La question plus ancienne des différences au sein du Canada entre les communautés bien établies, irions-nous jusqu'à dire, ethniques — les Canadiens d'expression anglaise et les Canadiens d'expression française — révèle une fois encore des divergences en matière de politique étrangère. Dans le passé, c'était une vérité de La Palice — du moins il y a cent ans et assurément pendant la première moitié du XXe siècle — de dire que n'importe quelle initiative internationale d'envergure à laquelle le Canada participerait et qui courrait le risque d'entraîner le déploiement de soldats canadiens à l'étranger provoquerait une réaction différente du Canada français et du Canada anglais.
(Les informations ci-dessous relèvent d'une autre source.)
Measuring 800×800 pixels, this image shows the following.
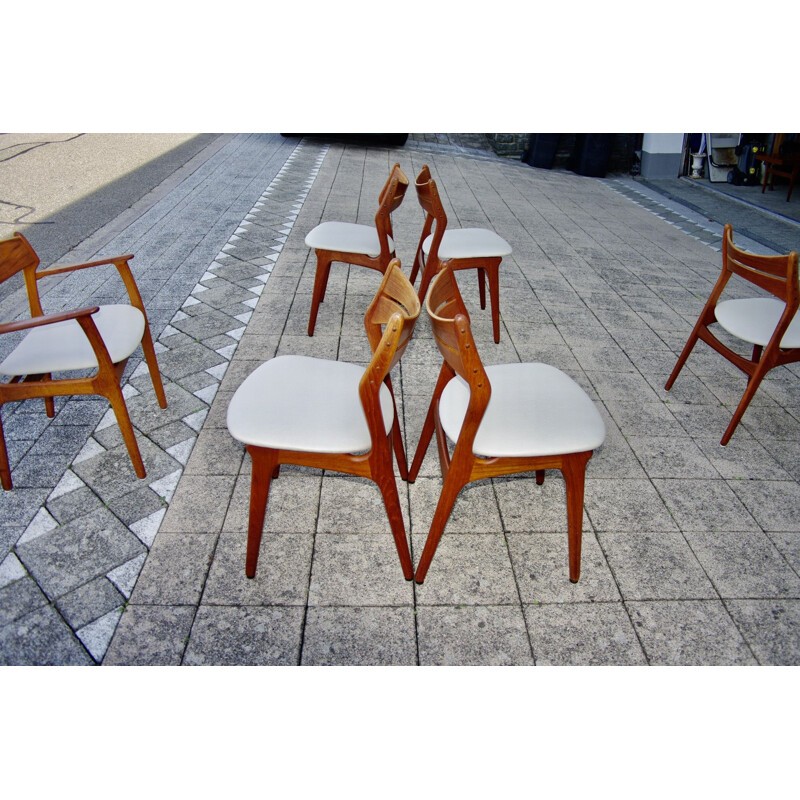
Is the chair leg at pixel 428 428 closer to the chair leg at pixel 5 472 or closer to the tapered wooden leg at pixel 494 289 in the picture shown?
the tapered wooden leg at pixel 494 289

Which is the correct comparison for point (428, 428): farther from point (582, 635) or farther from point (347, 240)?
point (347, 240)

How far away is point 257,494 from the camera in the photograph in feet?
6.49

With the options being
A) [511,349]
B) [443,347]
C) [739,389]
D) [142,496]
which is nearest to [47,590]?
[142,496]

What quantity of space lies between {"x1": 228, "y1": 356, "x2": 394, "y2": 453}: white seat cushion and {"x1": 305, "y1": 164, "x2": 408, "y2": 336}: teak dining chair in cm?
135

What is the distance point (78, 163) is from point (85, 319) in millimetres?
7709

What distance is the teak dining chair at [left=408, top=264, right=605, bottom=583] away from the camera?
178 centimetres

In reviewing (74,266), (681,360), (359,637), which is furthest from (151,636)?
(681,360)

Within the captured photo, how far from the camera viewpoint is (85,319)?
87.6 inches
Par exemple, les crises de la conscription dans la Première et dans la Deuxième Guerre mondiale et tout le rajustement de la politique étrangère canadienne entre les deux guerres pour concilier ce qu'on croyait être les préférences du Québec ou, l'attitude des deux nations fondatrices même avant la Première Guerre mondiale, si vous voulez, envers la Guerre des Boers. On avait l'habitude de penser que toutes ces questions étaient disparues avec l'essor des États-Unis au rang de super-puissance et la division du monde en un conflit idéologique bipolaire, dans lequel il revenait maintenant aux États-Unis d'organiser toutes les initiatives expéditionnaires à l'étranger dans lesquelles le Canada s'engageait au nom d'une cause sur laquelle le Canada anglais et le Canada français pouvaient plus ou moins s'entendre.
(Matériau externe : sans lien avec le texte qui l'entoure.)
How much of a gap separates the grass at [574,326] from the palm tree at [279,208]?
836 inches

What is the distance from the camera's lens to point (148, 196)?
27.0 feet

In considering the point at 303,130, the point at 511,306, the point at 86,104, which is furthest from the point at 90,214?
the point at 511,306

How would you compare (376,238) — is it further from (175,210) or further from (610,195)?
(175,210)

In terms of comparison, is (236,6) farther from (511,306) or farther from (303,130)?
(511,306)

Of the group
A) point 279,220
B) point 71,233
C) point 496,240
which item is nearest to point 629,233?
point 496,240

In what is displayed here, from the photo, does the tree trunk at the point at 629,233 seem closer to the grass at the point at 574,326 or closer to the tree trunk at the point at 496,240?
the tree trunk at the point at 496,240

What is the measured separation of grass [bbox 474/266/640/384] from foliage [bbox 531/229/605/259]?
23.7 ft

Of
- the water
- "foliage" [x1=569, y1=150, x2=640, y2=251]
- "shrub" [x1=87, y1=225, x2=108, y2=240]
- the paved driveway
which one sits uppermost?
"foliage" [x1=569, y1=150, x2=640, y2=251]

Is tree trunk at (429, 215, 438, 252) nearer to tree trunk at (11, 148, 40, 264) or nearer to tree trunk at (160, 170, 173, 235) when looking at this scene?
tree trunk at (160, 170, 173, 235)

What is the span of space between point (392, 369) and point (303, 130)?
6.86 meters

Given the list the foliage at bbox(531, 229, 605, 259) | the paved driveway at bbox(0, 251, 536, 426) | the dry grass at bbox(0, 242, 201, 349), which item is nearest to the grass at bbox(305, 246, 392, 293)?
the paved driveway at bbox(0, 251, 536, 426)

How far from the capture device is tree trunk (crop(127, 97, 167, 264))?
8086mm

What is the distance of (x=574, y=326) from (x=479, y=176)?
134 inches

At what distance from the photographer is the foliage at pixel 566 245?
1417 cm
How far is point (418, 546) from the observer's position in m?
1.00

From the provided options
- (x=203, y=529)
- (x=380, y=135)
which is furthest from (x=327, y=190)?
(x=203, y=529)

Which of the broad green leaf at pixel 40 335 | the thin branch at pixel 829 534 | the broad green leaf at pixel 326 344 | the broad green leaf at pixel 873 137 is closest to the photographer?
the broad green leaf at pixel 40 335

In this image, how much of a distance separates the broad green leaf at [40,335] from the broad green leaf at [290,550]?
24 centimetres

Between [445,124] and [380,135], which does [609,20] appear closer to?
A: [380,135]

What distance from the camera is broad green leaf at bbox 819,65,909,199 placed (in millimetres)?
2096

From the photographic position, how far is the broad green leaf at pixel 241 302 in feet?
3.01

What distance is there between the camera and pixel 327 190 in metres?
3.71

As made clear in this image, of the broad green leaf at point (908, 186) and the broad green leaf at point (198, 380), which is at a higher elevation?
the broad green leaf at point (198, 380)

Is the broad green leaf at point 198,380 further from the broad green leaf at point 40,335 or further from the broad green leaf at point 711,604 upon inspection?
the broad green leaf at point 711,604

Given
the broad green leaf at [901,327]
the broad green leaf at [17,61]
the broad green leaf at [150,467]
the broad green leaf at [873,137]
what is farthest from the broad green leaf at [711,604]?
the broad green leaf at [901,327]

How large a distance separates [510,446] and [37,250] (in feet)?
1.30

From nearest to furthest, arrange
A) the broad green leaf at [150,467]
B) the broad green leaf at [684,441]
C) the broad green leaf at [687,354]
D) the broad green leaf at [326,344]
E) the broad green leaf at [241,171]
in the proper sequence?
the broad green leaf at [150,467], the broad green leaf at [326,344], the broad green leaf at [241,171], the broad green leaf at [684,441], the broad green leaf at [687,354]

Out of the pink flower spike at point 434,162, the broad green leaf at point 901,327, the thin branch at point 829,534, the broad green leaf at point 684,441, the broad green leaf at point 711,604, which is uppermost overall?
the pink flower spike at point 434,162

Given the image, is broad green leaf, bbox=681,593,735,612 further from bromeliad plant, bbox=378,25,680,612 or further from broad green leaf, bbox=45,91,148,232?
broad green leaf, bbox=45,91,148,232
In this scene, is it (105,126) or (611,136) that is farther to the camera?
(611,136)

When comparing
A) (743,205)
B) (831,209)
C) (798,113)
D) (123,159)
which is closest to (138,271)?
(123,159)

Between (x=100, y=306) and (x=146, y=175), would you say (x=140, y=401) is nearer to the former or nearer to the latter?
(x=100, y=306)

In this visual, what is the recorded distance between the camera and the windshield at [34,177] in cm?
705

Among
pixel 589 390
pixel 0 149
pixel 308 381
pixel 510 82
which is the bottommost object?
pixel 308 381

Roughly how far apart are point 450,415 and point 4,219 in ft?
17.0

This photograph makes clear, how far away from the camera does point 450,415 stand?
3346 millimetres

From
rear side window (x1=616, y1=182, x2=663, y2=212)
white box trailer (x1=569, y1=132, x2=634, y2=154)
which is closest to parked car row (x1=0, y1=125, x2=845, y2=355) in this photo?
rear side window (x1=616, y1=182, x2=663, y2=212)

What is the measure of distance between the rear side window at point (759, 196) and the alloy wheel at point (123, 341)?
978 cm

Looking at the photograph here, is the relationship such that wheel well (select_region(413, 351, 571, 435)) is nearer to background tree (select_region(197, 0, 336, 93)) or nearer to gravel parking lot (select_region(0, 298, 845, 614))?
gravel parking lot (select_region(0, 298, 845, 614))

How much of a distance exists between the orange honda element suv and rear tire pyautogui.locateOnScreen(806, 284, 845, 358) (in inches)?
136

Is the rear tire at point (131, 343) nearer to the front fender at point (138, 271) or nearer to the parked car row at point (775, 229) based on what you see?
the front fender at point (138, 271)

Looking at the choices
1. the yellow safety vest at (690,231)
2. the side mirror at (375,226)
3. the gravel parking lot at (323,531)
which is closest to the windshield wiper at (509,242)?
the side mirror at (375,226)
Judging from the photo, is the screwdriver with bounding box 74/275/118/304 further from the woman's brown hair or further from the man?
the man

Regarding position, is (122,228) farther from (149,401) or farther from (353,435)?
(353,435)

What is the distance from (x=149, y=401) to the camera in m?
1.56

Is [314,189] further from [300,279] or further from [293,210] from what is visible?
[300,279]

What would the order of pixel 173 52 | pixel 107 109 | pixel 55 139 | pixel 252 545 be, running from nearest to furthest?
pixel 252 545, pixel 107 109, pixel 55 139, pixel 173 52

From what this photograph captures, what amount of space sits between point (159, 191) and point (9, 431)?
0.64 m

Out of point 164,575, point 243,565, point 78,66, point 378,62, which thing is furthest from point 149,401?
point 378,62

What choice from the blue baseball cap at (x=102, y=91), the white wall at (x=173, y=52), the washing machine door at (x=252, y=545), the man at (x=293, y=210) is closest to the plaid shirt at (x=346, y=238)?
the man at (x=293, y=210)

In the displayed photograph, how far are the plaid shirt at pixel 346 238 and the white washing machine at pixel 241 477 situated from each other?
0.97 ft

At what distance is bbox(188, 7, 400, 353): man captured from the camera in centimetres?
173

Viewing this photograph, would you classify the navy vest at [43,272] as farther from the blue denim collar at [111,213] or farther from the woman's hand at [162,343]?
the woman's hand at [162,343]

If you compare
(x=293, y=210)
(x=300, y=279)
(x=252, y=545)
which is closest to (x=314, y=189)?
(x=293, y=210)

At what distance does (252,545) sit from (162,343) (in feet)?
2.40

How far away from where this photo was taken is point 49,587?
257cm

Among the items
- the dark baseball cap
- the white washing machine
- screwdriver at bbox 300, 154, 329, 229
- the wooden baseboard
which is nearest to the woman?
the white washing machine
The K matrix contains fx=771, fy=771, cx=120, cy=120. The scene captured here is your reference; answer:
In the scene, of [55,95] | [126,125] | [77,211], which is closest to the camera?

Récemment, certains ont détecté une résurgence de cette ancienne rupture culturo-linguistique, en se penchant sur des questions comme la guerre en Iraq et la défense antimissile, où il semble qu'une partie du pays — le Canada francophone — a exprimé des jugements différents de ceux de l'autre partie du pays, au point où l'unité nationale pourrait être mise en péril si cette rupture se poursuivait. J'ai tendance à minimiser les répercussions sur l'unité nationale de toute rupture qu'il peut y avoir entre le Canada francophone et le Canada anglophone. Les différences entre aujourd'hui et la première moitié du XXe siècle sont tellement plus grandes que les similitudes que cela me pousse à conclure que le tort qui pourrait être fait à l'unité nationale est probablement négligeable.